Young Māori offending down 32 per cent

The Government’s Drivers of Crime programme continues to make excellent progress in reducing offending and supporting victims, a new progress report released today by Justice Minister Judith Collins and Māori Affairs Minister Pita Sharples shows.

Launched in December 2009, Drivers of Crime coordinates the crime prevention work of the justice and social sector agencies to tackle the underlying causes of crime.

“Reducing crime by addressing the underlying causes of crime is a challenging task to take on because the causes are multiple, inter-related and intergenerational,” Ms Collins says.

“By coordinating efforts across agencies, Drivers of Crime is delivering on this Government’s commitment to addressing complex, long-standing problems with an emphasis on reducing Māori offending and victimisation.”

The latest report shows:

· offending rates for Māori youth between 2008 and 2012 are down 32 per cent

· the rate of preventable hospitalisations for Māori and Pacific children aged under 5 from the most deprived areas is down 22 per cent and 17 per cent respectively from 2006/07 to 2011/12

· the proportion of Māori children from the poorest neighbourhoods who had not received any early childhood education before starting school reduced by 17 per cent since 2006

· 47 per cent of Māori and 63 per cent of Pacific school leavers from disadvantaged schools attained at least NCEA Level 2 in 2011, compared with only 25 per cent of Māori and 37 per cent of Pacific leavers in 2005

· Alcohol and other drug treatment was imposed as a condition of sentence in 13.1 per cent (12,019) of imprisonable offence cases in 2012, compared to 6.1 per cent (5,199) of cases in 2006

Key Drivers of Crime programmes in the past 12 months included the $10 million package of initiatives to improve access to alcohol and drug assessment and treatment for offenders – including the launch of two Alcohol and Other Drug Treatment Courts in the Auckland region in November 2012.

Improvements have also been made to reintegration services for low-level offenders before and after release from prison through greater collaboration between agencies and with employers, and two Whare Oranga Ake reintegration units.

Ms Collins and Dr Sharples say the latest report shows real improvements in the communities most affected by crime and the factors that cause it, but there are still improvements to be made.

“Challenges still remain in helping people on the fringes, such as hard-to-reach whanau, but these successes prove that well-coordinated, real-world based programmes can make a difference,” Dr Sharples says.

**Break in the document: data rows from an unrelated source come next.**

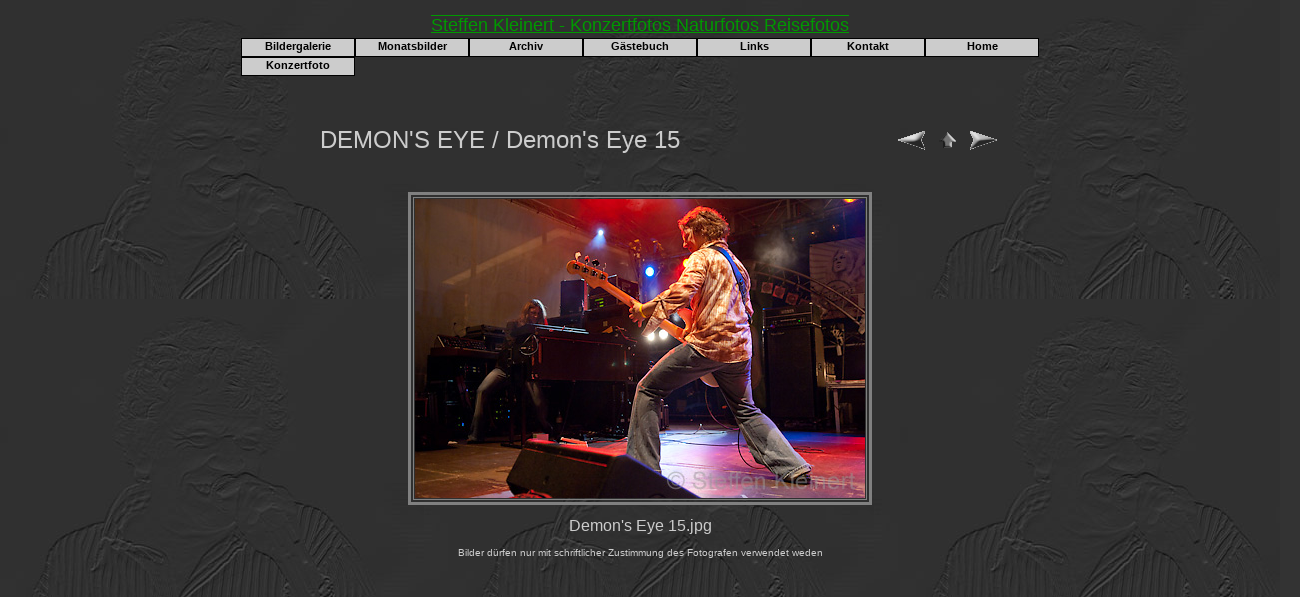

--- FILE ---
content_type: text/html
request_url: http://www.kleinert-naturfoto.de/bildergalerie/konzertfoto/demonseye/pages/Demon%27s%20Eye%2015.html
body_size: 3950
content:
<!DOCTYPE html PUBLIC "-//W3C//DTD HTML 4.01 Transitional//EN">

<html>

	<!-- #BeginTemplate "../../../../../web-data/Musterseiten/andere bilder/konzertgalerie.html" -->

		<head>
			<meta http-equiv="content-type" content="text/html;charset=iso-8859-1">
			<meta name="generator" content="Adobe GoLive">
			<title>Demon's Eye 15 - Steffen Kleinert - Konzertfotos Naturfotos Reisefotos</title>
			<!-- #BeginHeadLocked "" -->
				<meta name="robots" content="index,follow">
				<meta name="description" content="Steffen Kleinert - Umfangreiches Fotoarchiv mit den Schwerpunkten Konzertfotos, Stimmungen, Natur, Reise">
				<meta http-equiv="imagetoolbar" content="no">
				<meta http-equiv="content-language" content="de, at">
				<meta name="revisit-after" content="5 days">
				<meta name="keywords" content="Konzertfoto, Konzertphoto, Konzert, Concert, Concertpictures, Pictures, Eventfoto, Event, Fotos, Bilder, Nazareth, Tim Fischer, Demons Eye, Demon's Eye, Abi Wallenstein, Herman's Hermits, Child in Time, Otis T, Remember, The Paddocks, Coverbands, Tributebands, Georg Schroeter, Marc Breitfelder">
				<link href="../../../../css/homepage.css" rel="stylesheet" type="text/css" media="all">
				<link href="../../../../css/navigation.css" rel="stylesheet" type="text/css" media="all">
				<link href="../../../../css/konzertgalerie.css" rel="stylesheet" type="text/css" media="all">
			<!-- #EndHeadLocked -->
		</head>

Ms Collins and Dr Sharples say the programme’s unique cross-agency, long-term approach to crime prevention is making an important contribution towards the Government’s wider efforts, including the Better Public Services’ goals of reducing crime and reoffending.

“The Drivers of Crime strategy is making excellent progress thanks to the efforts of a range of people, agencies and organisations. We thank them for their hard work and dedication,” both Ministers say.

The programme is currently being refreshed to focus more strongly on improving outcomes for Māori and youth. This will include the promotion of locally-based initiatives to reduce offending.